The problem with endeavoring to be an inclusive community is that there may be some who want to be a part of it who are exclusive. I found this to be one of my greatest challenges as a pastor. I continue to find this a challenge on this blog, nakedpastor.
My take on the ministry of Jesus as told in the gospels is that his greatest adversaries were precisely the exclusivists. The exclusivists were those who had a very exact and exacting understanding of the law that protected the intelligentsia and prohibited the rest. I don’t believe they necessarily intentionally or even consciously made it difficult for the rest. They just enjoyed the luxury of observing their interpretation of the law while it was near impossible for the rest for various reasons.

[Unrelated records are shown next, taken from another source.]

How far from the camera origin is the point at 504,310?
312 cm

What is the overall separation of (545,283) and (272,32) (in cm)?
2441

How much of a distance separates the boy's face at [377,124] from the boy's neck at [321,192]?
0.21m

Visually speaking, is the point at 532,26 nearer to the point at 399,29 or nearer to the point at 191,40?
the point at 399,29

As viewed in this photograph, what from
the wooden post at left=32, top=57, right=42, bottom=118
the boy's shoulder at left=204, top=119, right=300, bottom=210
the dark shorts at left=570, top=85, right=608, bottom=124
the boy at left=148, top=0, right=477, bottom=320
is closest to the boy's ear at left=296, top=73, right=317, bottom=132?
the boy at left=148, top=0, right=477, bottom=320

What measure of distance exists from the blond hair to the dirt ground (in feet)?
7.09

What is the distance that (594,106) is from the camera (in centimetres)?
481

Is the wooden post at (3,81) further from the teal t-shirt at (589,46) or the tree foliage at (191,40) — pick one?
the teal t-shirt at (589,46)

We see the same dynamic in Christianity today. Not many would dare declare that they are exclusivists. They would point to the Bible and say that’s just what it says. When in fact it is their interpretation of the Bible that says it. Unintentionally and unconsciously they exclude many who cannot or will not subscribe to their particular interpretation. When an exclusivist, who may enjoy the fellowship of an inclusive community, emphatically declares exclusivist values that has the effect of delineating a fellowship into these who know and obey and those who don’t, and this is mentioned to the exclusivists by the inclusivists, and the inclusivists ask the exclusivists to relax their divisive declarations for the sake of unity, the exclusivists often accuse their accusers of being exclusivists themselves by excluding them.
This is indeed a conundrum. The exclusivists believe that the Bible says it and if you don’t believe it or do it then that’s your problem. Their concern is for the integrity of biblical truth as well as the purity of a believing community. The inclusivists say the same thing, for their concern is also the integrity of biblical truth as well as unity.
Let’s take an example: Let’s say Judy genuinely enjoys being a part of a congregation that has gays in its membership. Most of the gay people have partners. Judy is verbal about her belief that homosexuality is a sin and that those who live a homosexual lifestyle are going to hell. She also says she loves them and wants to be in fellowship with them so that they might eventually be swayed by her prayerful patience for them. Some of the gay couples excuse her belief as narrow and love her enough to tolerate her occasional expressions. But some are very disturbed by her beliefs and its expression and are thinking of leaving. Neither the gay people or she will change their minds.
What’s to be done? Should she be asked to leave? This would break her heart. Should they be asked to stay and endure her position? This would break theirs.